[Start of section]

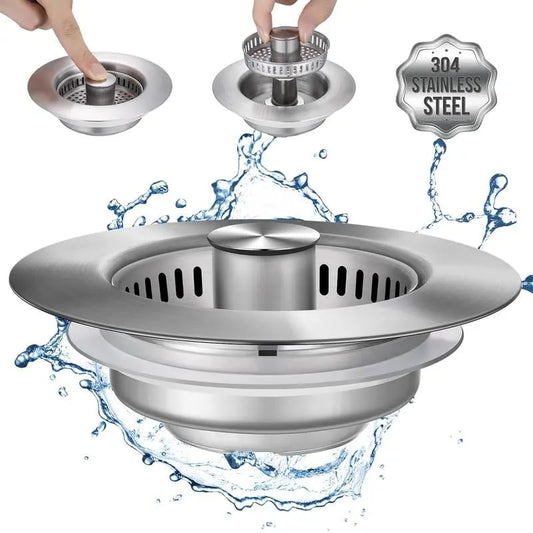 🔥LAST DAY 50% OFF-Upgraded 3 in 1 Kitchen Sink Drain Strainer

[End of section]
[Start of section]

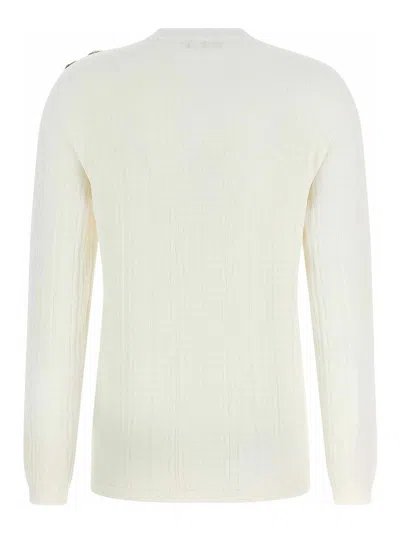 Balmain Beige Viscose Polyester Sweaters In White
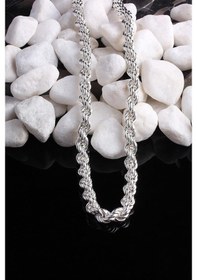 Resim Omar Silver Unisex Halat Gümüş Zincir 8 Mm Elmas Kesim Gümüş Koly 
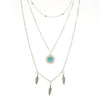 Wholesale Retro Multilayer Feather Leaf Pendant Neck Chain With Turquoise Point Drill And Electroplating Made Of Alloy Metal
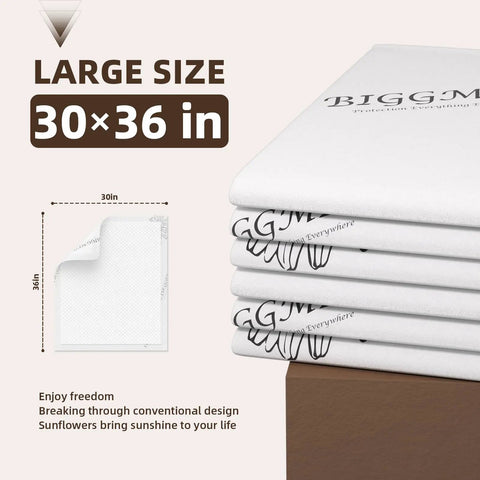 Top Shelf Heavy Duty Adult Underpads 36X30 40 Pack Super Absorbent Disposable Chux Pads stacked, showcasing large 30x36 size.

[End of section]
[Start of section]

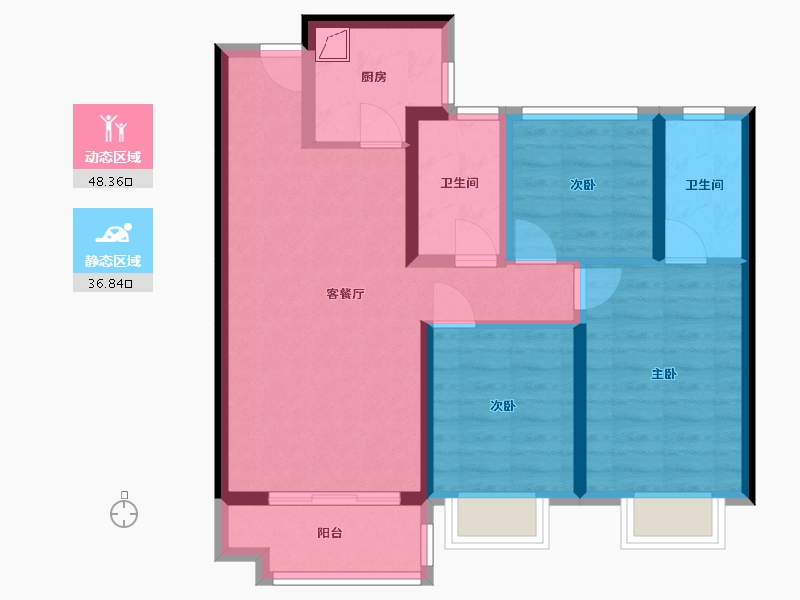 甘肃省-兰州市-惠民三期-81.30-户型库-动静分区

[End of section]

#### Exercise
Print the caption lines that start with the one containing "Balmain Beige Viscose" and continue through the one containing "Top Shelf Heavy", with both of those included. Leave out the pictures and give only the text of each line.

#### Response
 Balmain Beige Viscose Polyester Sweaters In White
 Resim Omar Silver Unisex Halat Gümüş Zincir 8 Mm Elmas Kesim Gümüş Koly 
 Wholesale Retro Multilayer Feather Leaf Pendant Neck Chain With Turquoise Point Drill And Electroplating Made Of Alloy Metal
 Top Shelf Heavy Duty Adult Underpads 36X30 40 Pack Super Absorbent Disposable Chux Pads stacked, showcasing large 30x36 size.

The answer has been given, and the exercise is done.